Biotech Values

[DewDiligence]

NVS Reports 2-Year Tyzeka vs Lamivudine Data

[The data that formed the basis of the FDA’s approval of Tyzeka were the one-year data from the GLOBE trial of Tyzeka vs Lamivudine. Tyzeka hit its primary endpoint in that trial—a composite definition of response rate—but the clinical benefit of Tyzeka relative to Lamivudine was present in only the e-positive subgroup. At two years, however, Tyzeka blew away Lamivudine on response rate in both the e-positive and e-negative subgroups. Perhaps more important, Tyzeka blew away Lamivudine in both subgroups on the % of patients who were virus-free at two years. (An almost identical PR to this one was issued by IDIX.)]
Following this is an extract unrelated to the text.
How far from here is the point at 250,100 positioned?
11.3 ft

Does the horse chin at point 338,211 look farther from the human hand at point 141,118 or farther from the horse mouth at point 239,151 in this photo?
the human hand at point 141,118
http://biz.yahoo.com/prnews/061027/nyf034.html?.v=71

>>
New Telbivudine Data From Three Clinical Trials to be Presented This Week at the American Association for the Study of Liver Diseases (AASLD)

Friday October 27, 9:00 am ET

GLOBE Data Demonstrates the Correlation Between Hepatitis B Viral Suppression and Clinical Outcomes

Additional Studies Evaluate the Effect of Switching Chronic Hepatitis B Patients to Telbivudine From Two Widely Prescribed Therapies

BOSTON, Oct. 27 /PRNewswire-FirstCall/ -- Novartis (NYSE: NVS ) today announced new data from three clinical studies of telbivudine for the treatment of chronic hepatitis B (CHB). Data from the second year of the GLOBE study suggest that viral clearance within the first six months of therapy is associated with better outcomes at one and two years of treatment. Additional results from phase III and phase IIIb studies show that CHB patients treated with telbivudine achieved greater viral clearance at 24 weeks of treatment than patients treated with either lamivudine or adefovir. Additionally, CHB patients who switched to telbivudine achieved greater viral suppression than those who continued on lamivudine or adefovir. The study results will all be presented at the 57th Annual Meeting of the American Association for the Study of Liver Diseases (AASLD) in Boston, which began today.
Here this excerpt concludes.